Training DiT with VQGAN-LC tokenizer (SiT-LC) for class-conditional image generation:

cd sit-lc
imagenet_train_path="IMAGENET TRAIN SET PATH"
codebook_path="INIT CODEBOOK PATH"
vq_path="VQGAN-LC PATH"
torchrun --nproc_per_node=1 train.py --model SiT-XL/2 \
                                     --data-path $imagenet_train_path  \
                                     --embed_dim 8 \
                                     --n_vision_words 100000 \
                                     --tuning_codebook 0 \
                                     --use_cblinear 1 \
                                     --vq_config_path "vqgan_configs/vq-f16.yaml" \
                                     --local_embedding_path $codebook_path \
                                     --ckpt_path $vq_path \
                                     --global-batch-size 256 \
                                     --latent_size 16 \
                                     --results-dir "results/sit_lc_100K_f16"

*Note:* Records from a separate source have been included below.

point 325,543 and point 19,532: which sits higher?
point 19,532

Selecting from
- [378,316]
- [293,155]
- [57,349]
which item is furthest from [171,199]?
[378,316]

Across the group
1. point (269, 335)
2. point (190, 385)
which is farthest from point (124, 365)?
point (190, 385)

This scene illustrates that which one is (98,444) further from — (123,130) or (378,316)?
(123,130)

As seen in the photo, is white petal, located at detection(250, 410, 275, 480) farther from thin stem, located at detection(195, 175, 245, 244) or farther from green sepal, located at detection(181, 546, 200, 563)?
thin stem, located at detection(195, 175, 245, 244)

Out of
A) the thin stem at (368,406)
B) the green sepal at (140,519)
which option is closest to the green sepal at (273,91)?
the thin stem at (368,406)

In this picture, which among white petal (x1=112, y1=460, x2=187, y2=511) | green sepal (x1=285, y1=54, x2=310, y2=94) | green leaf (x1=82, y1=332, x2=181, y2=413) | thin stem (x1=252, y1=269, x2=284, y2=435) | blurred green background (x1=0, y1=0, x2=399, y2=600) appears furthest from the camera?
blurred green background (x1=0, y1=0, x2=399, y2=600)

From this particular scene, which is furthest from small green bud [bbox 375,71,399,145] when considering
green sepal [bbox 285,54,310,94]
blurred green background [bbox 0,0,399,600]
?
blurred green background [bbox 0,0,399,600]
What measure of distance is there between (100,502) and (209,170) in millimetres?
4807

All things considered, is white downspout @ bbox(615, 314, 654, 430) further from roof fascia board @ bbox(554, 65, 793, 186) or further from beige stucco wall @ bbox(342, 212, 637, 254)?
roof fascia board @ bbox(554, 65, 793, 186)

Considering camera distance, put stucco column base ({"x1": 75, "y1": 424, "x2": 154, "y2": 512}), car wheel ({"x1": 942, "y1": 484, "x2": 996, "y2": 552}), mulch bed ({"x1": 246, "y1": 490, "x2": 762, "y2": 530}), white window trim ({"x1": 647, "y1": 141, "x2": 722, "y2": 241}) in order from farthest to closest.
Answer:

We also provide the checkpoint of SiT-LC (trained for 400K iterations) on Google Drive.

SiT Testing

Evaluating the FID score of 50K generated images with SiT-LC:

cd sit-lc
imagenet_train_path="IMAGENET TRAIN SET PATH"
codebook_path="INIT CODEBOOK PATH"
vq_path="VQGAN-LC PATH"
sit_path="SiT-LC PATH"
python evaluation.py ODE --model SiT-XL/2 \
                         --data-path $imagenet_train_path  \
                         --image-size 256 \
                         --num-sampling-steps 250 \
                         --seed 0 \
                         --embed_dim 8 \
                         --n_vision_words 100000 \
                         --local_embedding_path $codebook_path \
                         --vq_ckpt_path $vq_path \
                         --ckpt $sit_path \
                         --tuning_codebook 0 \
                         --use_cblinear 1 \
                         --cfg-scale 8 \
                         --save_dir "test_logs/sit_lc_100K_f16"

📏 Checkpoints

Image Quantization

Method Resolution Utilization Rate rFID Score Checkpoints
VQGAN-LC f16 99.9% 2.62 Google Drive
VQGAN-LC f8 99.5% 1.29 Google Drive

Image Generation

Method Resolution Utilization Rate FID Score Checkpoints
GPT-LC f16 97.0% 15.4 Google Drive
DiT-LC f16 99.4% 10.8 Google Drive
SiT-LC f16 99.6% 8.40 Google Drive
LDM-LC f16 99.4% 8.36 Google Drive
LDM-LC f8 99.4% 5.06 Google Drive

👨‍🏫 Acknowledgement

This repo is built on taming-transformers, latent-diffusion, DiT, and SiT.

The evaluation tools are used from pyiqa and cleanfid.